◆ ASSIGNMENT
Gather each line of the records where "asiatic" appears.

Collected data entries
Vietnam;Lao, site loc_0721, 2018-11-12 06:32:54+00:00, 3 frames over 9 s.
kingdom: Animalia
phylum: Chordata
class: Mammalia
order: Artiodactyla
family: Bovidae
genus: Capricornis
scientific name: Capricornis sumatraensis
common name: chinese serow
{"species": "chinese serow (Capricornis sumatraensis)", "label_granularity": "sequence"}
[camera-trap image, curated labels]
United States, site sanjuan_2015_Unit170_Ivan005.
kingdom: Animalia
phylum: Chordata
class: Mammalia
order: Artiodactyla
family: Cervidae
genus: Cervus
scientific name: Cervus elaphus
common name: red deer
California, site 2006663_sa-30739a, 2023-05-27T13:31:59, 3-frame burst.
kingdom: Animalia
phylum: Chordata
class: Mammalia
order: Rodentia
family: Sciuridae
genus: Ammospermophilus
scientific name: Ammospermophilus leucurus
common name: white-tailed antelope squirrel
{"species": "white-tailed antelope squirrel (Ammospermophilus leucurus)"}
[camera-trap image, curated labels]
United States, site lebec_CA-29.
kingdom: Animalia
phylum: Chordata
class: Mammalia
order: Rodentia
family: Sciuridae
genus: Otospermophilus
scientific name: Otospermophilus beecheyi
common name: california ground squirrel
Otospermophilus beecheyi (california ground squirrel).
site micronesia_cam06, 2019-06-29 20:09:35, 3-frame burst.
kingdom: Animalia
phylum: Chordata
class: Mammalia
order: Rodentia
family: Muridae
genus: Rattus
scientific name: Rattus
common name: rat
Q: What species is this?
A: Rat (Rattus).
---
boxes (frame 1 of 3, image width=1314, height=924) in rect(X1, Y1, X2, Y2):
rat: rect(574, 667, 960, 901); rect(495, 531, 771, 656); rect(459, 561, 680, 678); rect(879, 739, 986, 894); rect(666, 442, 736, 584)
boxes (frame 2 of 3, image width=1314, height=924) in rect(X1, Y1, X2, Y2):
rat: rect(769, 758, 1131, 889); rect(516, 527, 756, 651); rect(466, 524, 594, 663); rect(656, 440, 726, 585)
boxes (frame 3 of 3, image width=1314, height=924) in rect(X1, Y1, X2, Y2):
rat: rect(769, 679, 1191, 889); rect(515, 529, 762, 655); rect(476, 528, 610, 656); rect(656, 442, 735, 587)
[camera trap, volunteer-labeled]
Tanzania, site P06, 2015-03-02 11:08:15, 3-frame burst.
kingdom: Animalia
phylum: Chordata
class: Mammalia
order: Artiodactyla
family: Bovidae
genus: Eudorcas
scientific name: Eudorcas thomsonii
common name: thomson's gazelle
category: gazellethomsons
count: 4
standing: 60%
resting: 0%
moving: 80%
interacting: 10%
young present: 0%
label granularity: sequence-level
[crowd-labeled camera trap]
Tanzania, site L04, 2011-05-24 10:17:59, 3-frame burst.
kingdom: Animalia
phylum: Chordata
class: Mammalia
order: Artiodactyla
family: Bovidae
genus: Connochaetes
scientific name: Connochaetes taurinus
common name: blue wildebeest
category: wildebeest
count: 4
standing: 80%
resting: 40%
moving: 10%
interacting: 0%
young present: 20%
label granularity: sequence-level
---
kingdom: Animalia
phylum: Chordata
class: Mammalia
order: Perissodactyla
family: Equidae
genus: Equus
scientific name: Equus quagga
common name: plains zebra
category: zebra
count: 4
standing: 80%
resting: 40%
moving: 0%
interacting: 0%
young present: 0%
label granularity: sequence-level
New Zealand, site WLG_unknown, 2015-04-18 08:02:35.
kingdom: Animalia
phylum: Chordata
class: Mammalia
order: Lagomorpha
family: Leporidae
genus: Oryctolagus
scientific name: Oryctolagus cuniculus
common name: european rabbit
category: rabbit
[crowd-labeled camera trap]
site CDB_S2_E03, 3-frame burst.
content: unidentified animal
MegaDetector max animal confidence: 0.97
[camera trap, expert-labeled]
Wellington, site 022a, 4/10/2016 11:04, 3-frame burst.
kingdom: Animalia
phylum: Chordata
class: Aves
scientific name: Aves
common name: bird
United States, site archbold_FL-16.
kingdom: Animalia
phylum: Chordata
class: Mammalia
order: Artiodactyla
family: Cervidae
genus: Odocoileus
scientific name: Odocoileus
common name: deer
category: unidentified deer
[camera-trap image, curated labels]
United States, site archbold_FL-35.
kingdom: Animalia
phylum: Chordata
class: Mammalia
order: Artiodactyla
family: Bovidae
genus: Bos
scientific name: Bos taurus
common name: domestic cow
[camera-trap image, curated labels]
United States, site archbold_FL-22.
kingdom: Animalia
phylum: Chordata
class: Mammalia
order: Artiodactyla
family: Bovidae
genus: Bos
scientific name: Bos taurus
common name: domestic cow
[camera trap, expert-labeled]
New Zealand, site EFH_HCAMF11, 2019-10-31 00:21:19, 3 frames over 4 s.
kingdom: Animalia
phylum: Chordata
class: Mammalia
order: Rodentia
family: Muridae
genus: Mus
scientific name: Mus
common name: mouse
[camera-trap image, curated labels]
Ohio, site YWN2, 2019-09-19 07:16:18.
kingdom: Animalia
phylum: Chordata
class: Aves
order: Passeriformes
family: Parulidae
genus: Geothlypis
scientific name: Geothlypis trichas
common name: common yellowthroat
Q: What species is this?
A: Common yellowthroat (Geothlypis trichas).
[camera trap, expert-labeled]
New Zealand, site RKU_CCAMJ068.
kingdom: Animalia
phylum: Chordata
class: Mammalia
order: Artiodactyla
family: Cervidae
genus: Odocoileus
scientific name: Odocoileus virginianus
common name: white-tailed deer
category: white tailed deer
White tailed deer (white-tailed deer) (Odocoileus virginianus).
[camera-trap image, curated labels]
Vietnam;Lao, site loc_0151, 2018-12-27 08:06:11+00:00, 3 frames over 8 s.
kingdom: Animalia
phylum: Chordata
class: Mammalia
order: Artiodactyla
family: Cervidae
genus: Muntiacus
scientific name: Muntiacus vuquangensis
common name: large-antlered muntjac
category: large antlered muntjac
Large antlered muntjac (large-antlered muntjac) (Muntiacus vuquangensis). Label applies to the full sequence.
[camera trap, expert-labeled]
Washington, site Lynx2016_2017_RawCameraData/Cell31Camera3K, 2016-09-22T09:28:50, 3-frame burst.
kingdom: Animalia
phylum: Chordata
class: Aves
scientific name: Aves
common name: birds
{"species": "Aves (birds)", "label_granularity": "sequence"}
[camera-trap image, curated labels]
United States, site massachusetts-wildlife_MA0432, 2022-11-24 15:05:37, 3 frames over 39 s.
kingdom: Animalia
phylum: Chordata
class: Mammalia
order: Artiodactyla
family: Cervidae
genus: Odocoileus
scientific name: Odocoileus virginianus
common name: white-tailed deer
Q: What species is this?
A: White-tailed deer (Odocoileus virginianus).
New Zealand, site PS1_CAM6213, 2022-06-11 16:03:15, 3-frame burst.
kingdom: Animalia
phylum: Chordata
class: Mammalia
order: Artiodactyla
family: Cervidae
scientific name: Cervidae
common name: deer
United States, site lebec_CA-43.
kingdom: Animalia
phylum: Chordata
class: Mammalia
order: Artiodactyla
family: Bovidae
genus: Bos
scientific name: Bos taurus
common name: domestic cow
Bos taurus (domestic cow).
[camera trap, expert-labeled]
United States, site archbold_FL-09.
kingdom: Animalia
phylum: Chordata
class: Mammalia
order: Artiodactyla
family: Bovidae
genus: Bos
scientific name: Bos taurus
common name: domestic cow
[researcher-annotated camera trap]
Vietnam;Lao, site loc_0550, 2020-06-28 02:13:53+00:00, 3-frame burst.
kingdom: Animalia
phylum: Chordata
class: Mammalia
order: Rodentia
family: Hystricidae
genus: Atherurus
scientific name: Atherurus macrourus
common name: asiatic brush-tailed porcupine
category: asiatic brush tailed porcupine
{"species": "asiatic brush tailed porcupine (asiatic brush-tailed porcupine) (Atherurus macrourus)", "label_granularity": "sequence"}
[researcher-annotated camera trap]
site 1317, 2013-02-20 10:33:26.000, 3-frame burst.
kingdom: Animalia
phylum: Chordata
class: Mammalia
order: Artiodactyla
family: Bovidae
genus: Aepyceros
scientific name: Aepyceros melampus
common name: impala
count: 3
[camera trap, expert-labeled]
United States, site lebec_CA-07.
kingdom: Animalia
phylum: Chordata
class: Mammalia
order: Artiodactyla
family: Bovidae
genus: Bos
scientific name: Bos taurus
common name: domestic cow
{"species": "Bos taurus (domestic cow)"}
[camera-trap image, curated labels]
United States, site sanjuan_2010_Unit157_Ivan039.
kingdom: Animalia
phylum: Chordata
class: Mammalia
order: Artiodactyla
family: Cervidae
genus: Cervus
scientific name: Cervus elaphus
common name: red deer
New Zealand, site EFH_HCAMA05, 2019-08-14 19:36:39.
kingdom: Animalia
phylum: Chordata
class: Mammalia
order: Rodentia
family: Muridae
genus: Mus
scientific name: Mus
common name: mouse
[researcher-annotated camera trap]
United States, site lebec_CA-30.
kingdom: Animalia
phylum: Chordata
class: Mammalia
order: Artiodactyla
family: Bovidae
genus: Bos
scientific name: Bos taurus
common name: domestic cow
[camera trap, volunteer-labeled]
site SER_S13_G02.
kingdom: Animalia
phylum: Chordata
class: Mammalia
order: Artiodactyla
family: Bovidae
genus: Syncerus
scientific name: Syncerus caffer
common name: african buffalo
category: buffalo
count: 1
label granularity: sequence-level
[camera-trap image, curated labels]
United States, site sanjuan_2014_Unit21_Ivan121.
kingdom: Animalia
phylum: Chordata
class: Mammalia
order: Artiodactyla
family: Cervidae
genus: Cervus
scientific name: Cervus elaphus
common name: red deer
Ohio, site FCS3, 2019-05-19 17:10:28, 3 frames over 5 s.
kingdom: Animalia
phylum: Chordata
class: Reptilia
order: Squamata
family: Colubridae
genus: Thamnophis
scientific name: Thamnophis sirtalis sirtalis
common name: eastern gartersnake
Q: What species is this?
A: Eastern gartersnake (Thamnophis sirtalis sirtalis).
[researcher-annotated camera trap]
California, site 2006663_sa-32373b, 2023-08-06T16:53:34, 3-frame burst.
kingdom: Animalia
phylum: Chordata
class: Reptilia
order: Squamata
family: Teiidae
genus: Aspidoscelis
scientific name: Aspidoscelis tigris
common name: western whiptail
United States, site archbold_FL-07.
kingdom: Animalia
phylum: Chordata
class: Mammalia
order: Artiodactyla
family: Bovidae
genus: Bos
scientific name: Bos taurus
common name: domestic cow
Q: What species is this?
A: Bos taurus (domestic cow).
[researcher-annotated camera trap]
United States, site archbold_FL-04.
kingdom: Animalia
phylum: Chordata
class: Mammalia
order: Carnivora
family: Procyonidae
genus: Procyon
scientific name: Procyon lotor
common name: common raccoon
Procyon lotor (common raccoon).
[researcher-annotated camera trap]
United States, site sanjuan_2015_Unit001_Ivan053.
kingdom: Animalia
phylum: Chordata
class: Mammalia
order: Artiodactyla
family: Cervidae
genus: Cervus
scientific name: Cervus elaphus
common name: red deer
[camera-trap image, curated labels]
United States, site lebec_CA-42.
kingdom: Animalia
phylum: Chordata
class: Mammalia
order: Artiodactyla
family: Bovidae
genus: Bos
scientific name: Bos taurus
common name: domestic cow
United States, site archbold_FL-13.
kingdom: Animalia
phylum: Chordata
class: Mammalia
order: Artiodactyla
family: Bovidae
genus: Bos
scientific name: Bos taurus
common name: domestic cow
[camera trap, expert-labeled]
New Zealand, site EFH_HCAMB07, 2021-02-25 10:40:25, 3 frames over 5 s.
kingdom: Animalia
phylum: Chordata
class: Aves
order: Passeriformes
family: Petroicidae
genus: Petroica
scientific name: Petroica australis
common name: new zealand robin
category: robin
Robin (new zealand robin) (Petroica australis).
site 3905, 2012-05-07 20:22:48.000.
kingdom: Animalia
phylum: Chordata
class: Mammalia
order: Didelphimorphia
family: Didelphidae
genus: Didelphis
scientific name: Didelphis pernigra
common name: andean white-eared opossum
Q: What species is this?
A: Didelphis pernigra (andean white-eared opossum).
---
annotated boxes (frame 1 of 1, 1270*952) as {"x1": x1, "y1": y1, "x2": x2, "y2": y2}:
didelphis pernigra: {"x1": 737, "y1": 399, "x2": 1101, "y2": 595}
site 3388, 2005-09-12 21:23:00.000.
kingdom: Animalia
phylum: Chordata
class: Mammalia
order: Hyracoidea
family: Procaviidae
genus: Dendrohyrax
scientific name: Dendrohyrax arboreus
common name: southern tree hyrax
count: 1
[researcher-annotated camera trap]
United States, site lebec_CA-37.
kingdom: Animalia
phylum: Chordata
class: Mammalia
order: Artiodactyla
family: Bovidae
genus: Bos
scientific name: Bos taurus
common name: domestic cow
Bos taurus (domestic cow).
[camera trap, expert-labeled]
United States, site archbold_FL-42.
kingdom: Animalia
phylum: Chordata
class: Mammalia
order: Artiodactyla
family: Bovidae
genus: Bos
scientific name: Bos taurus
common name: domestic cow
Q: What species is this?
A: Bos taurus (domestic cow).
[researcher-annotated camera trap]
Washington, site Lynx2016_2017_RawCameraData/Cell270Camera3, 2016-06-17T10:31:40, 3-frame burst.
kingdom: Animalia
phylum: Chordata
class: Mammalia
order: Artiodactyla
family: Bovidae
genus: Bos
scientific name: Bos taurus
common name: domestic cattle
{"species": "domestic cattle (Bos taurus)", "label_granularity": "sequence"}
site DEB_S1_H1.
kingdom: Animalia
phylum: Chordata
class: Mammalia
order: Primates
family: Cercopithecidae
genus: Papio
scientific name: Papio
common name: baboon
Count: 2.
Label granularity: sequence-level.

◆ SOLUTION FOR THIS PROBLEM
common name: asiatic brush-tailed porcupine
category: asiatic brush tailed porcupine
{"species": "asiatic brush tailed porcupine (asiatic brush-tailed porcupine) (Atherurus macrourus)", "label_granularity": "sequence"}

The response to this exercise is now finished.